Collect every line in the listing that contains the word "Amongst".

>> BEGIN INPUT RECORDS

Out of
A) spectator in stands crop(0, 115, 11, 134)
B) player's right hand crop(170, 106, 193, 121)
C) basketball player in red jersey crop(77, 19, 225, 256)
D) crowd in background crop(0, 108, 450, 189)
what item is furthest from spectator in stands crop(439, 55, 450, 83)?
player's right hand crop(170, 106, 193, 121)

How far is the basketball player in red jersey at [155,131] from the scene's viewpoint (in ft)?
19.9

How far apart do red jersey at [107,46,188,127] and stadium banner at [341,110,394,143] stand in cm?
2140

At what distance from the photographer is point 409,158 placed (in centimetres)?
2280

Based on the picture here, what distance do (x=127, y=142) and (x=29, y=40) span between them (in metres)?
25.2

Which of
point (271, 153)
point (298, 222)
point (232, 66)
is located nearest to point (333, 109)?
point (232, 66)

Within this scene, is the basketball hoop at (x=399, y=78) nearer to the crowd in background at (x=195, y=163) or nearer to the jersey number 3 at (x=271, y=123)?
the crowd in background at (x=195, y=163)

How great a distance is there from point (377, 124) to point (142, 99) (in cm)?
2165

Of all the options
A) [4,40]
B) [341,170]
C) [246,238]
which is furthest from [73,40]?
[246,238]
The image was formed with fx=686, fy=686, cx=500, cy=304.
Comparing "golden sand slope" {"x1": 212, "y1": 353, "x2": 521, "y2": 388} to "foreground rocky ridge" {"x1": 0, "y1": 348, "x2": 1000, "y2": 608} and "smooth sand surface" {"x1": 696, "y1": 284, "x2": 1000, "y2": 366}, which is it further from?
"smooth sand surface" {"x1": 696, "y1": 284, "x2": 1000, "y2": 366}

>> END INPUT RECORDS
>> BEGIN INPUT RECORDS

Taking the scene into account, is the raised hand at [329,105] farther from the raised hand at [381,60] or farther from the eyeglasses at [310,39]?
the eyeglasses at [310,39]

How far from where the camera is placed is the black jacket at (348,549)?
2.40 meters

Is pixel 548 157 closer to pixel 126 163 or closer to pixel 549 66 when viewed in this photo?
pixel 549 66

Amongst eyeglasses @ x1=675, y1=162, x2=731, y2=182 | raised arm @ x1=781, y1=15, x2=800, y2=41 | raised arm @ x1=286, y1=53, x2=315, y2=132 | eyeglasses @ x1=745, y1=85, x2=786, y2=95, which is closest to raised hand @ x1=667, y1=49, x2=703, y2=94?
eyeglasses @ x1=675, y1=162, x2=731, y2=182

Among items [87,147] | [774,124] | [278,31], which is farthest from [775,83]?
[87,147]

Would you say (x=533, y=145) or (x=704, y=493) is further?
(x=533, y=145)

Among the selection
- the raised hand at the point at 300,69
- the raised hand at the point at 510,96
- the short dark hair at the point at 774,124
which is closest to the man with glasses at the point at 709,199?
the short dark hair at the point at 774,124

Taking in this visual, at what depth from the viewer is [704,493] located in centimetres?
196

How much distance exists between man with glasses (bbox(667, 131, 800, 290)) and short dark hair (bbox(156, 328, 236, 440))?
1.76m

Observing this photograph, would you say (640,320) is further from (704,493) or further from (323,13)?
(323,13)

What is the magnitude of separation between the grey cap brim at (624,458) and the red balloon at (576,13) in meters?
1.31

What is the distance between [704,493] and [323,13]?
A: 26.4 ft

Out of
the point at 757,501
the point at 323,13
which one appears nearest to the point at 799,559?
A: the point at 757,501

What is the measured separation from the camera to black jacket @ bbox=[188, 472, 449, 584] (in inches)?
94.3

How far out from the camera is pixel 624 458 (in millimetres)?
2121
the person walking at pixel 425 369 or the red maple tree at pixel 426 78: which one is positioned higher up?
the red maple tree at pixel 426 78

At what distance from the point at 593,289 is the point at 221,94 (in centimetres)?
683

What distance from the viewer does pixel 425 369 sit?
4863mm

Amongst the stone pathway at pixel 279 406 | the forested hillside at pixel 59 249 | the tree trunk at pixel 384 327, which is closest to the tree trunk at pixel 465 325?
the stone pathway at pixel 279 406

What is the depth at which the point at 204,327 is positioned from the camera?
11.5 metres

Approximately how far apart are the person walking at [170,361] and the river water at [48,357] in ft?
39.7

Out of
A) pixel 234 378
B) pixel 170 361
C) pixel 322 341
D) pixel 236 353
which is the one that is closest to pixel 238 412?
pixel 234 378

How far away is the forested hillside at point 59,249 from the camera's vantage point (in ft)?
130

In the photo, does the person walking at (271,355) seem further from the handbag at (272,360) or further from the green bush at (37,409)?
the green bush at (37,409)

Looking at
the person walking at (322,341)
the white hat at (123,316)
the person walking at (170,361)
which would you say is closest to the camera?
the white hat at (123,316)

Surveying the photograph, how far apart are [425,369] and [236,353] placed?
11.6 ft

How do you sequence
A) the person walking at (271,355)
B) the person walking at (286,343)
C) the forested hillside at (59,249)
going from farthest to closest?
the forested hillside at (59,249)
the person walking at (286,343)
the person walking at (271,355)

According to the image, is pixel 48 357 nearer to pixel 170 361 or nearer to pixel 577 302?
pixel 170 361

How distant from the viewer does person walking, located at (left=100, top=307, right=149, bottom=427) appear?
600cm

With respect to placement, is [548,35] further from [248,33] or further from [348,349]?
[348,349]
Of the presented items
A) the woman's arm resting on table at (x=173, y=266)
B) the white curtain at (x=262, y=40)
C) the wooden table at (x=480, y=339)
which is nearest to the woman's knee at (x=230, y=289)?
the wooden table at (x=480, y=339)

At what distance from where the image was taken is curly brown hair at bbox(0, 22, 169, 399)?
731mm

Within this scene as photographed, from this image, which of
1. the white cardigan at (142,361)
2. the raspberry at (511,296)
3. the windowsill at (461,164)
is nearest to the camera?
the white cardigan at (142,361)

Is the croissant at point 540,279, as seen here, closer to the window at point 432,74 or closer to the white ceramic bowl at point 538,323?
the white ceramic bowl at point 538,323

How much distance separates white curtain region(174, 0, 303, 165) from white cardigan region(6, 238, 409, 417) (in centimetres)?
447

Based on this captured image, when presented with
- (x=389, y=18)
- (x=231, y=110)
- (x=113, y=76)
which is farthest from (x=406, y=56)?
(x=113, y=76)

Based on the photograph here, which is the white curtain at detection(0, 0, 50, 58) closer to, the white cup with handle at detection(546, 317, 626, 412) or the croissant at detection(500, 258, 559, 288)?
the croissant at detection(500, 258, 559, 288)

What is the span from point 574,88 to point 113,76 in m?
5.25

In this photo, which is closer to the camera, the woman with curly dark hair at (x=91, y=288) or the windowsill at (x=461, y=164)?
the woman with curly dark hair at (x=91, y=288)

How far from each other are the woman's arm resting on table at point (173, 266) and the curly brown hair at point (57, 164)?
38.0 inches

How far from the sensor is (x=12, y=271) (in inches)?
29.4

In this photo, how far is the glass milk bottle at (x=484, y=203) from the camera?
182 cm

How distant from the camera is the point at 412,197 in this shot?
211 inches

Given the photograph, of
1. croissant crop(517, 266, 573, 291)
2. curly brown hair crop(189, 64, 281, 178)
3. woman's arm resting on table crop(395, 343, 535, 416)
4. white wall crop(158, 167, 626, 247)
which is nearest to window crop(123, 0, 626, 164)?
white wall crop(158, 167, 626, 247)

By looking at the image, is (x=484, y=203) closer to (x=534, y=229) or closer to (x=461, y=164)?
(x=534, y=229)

>> END INPUT RECORDS

> [ANSWER TO THIS PROBLEM]
Amongst eyeglasses @ x1=675, y1=162, x2=731, y2=182 | raised arm @ x1=781, y1=15, x2=800, y2=41 | raised arm @ x1=286, y1=53, x2=315, y2=132 | eyeglasses @ x1=745, y1=85, x2=786, y2=95, which is closest to raised hand @ x1=667, y1=49, x2=703, y2=94?
Amongst the stone pathway at pixel 279 406 | the forested hillside at pixel 59 249 | the tree trunk at pixel 384 327, which is closest to the tree trunk at pixel 465 325?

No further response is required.